If you have any feedback, please email me at 📩 support@playnatory.com. I would be extremely grateful to hear your view and suggestions.

Appendix 1: Scoring algorithm

I want to open source parts of the application and all of the system running the benchmarks but that would take some time. In the meantime, I am sharing the scoring algorithm without the exact code.

Note: This description is mostly AI generated from the actual code, that I have verified manually.

1. The Rewards (Incentivizing Insight)

The system assigns point values to operators based on their “cognitive cost” or mathematical depth.

Base Operators (+0): Standard arithmetic (+, -, *, /) yields no intrinsic bonus. They are tools, not insights.
Advanced Operators:
- Roots & Modulo (+5): Basic non-linear operations.
- Powers & Factorials (+6): Operations that create rapid growth, rewarding the risk of explosion.
- p_n (Nth Prime) (+7): Requires specific knowledge of the prime number sequence.
- sopfr (Sum of Prime Factors) (+9): The “King” operator. It requires decomposing a number into its building blocks. This is the highest-valued operation because it demonstrates deep understanding of the number’s composition.
```
const advancedOperatorBonuses = {
  Sqrt: 5,
  Mod: 5,
  Power: 6,
  Factorial: 6,
  p_n: 7,
  sopfr: 9,
};
```
Structural Bonuses:
- Exact Usage (+80): A massive bonus for using exactly the digits provided in the challenge, no more, no less.
- Operator Diversity: A scaling bonus for mixing different types of reasoning (e.g., combining primes with factorials) rather than spamming one type.
- “Gem” Bonus: Special rewards for identifying mathematical curiosities and reflecting that property in the expression. This is the most secret part of the algorithm, which makes it difficult to open source the algorithm currently. I will be refactoring so that scoring can be made public without revealing the gem considerations.

2. The Penalties

To prevent “point farming” (where models generate valid but nonsensical math to inflate scores), the algorithm enforces strict efficiency constraints.

The Complexity Tax (Quadratic): If an expression exceeds 15 terms/operators, a quadratic penalty kicks in (Penalty = Excess^2).

Effect: A solution with 20 terms receives a manageable -25 penalty. A solution with 30 terms receives a crushing -225 penalty. This forces conciseness.
The Diminishing Returns (Nesting & Frequency):
- Nesting Limit: Bonuses are stripped if an operator is nested more than 2 layers deep (e.g., sopfr(sopfr(sopfr(...))) yields 0 points).
- Frequency Limit: Bonuses are stripped if a specific operator is used more than 3 times.
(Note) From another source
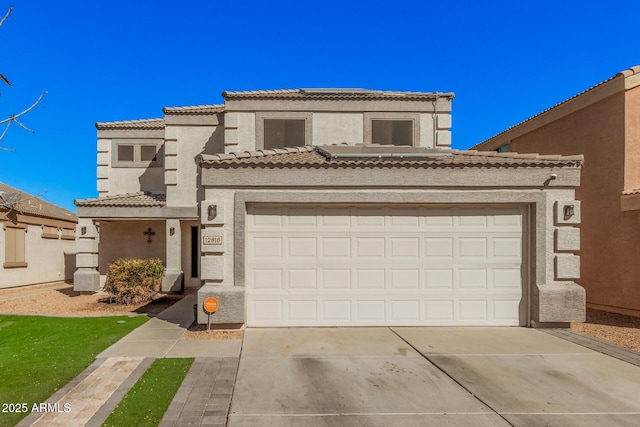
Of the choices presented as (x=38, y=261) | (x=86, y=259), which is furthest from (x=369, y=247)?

This prevents “spamming” the highest-value operator.
The “Digit Spam” Penalty (Exponential): Using extra digits (padding) is allowed but costly. If a model uses more than 3 extra digits beyond the target’s digits, the penalty scales exponentially (10 \times 2^{extra}).

3. The Anti-Cheat (Triviality Check)

The most sophisticated part of the engine is the Simplification Layer. Before scoring, the engine symbolically simplifies the user’s expression to check for “mathematical padding.”

Null Operations: Expressions like + 0, * 1, mod 1, or x/x are detected.
Identity Traps: Operations that don’t change the value (e.g., sopfr(Prime) or 1!) are flagged as redundant.
The Verdict: If the simplified version of the expression yields a significantly lower score than the raw version, the difference is deducted as a “Triviality Penalty.” In severe cases (e.g., 7 * (1/1)), the score is zeroed out entirely.